With Germany on the verge of a winter power crisis and a possible recession, it’s a wonder the country’s benchmark index the DAX 40 is holding up so well.
Is the index showing relative strength for the next leg up in global markets or is it only a matter of time before investors wake up to the harsh reality facing the German economy?
What’s been working?
While the index is down over the past quarter, things have been quite resilient at the individual stock level. With the largest weighting, Siemens (SIE) has been a drag despite the modest price decline. Allianz (ALV) has seen the biggest percentage decline while BASF (BAS) and E.ON (EOAN) also experienced big dips. On the flip side, Merck (MRK) has been a top gainer alongside Deutsche Telekom (DTE) and Beiersdorf (BEI).
Attraction to Low volatility
While the standout gainers are few - so too are the heavy losses. In what has been a period of massively increased uncertainty, the DAX 40 has shown to be something of a haven for stock investors.
The DAX saw big declines in March when the war broke out in Ukraine because of its energy dependence on Russia, which was heavily sanctioned. However, there was a successful test of the March lows in June - even as the S&P 500 made successive lower lows.
Contrasting the performance of the DAX 40 with the S&P 500, it’s notable how the DAX rose much less during the post-COVID rally of 2020 and 2021 but has also fallen less during the 2022 pullback.
Investors have been attracted to stocks with lower volatility this year and shunned high volatility stocks, especially growth stocks and those in the tech sector.
The pivot from growth to value has benefited the relative performance of the DAX 40 and other European indices that have a higher weighting of traditional industry versus Information Technology in the United States. Tech stocks boomed in the era of low rates and low inflation but have been crushed as inflation hit decade highs and central banks scramble to raise rates in response. While the rate-hike cycle continues, the DAX should continue to benefit from the growth-to-value dynamic.

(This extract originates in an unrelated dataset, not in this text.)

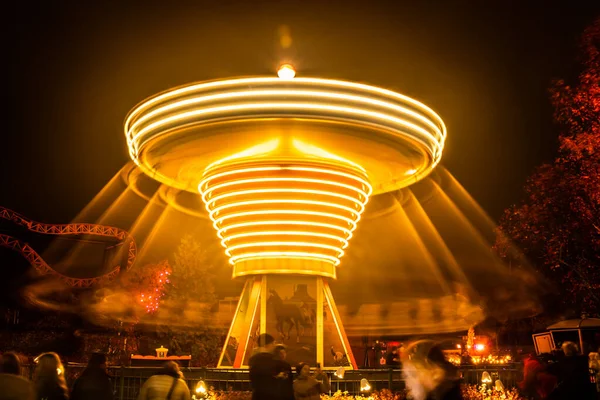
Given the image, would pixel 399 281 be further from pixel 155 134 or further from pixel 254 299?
pixel 155 134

International investors cannot afford to ignore currency effects on their investments - and this year has seen a clear advantage for Europe over the US. The US dollar has gained over 10% versus the euro in 2022, making European exports relatively cheaper and also boosting the value of overseas earnings by European corporations when translated back into the devalued euros.
Looking forward, investors have been questioning whether the Federal Reserve is close to a ‘pivot’ away from rate hikes as US inflation peaks and the country risks recession. Should that happen, some of the positive currency tailwinds would be removed from Europe- possibly pressuring the DAX. For the time being, the Fed appears to be holding its course. If the bull market in the dollar continues, European stocks could continue to look relatively more attractive.
The other swing factor is ECB policy. The European Central Bank has only raised interest rates once despite sky-high inflation. This can partly be explained by widening yield spreads across Europe. The German-Italian yield spread recently hit 2.5%, its highest since the covid panic in 2020. Higher rates from the ECB disproportionately hurt peripheral and more indebted economies. The ECB is waiting for inflation to moderate but if fuel costs remain elevated and keep inflation high, then the central bank may be forced to hike more aggressively- possibly forcing up the euro and pulling away the currency advantage for European stocks in the process.
For the now the biggest ‘known unknown’ is the self-inflicted wound of an energy crisis in Germany and wider Europe. A planned complete ban on Russian oil and gas by the end of the year when stockpiles are already low following sanctions could cripple the European economy and cause a recession. The accompanying policy of ‘power rationing’ that some European governments have already been threatening could also mean another severe blow to investor and consumer confidence so soon after the covid-19 pandemic.
DAX 40 - Weekly Candles
Source: FlowBank / TradingView
The DAX 40 topped out at 16,000, breaking below the neckline of a rounded top at 15,000. The index has since formed an incomplete double bottom at 12,500, which is also the 50% retracement of the rally from March 2020 to the ATH.
The 13,500-800 zone formed by the two former pre-covid highs is now a critical pivot. While the price is below there, chances are greater for a drop to fresh yearly lows - perhaps down to the 61.8% retracement at around 11,500. While above the pivot, prices look more likely to rebound to 15,000 and above.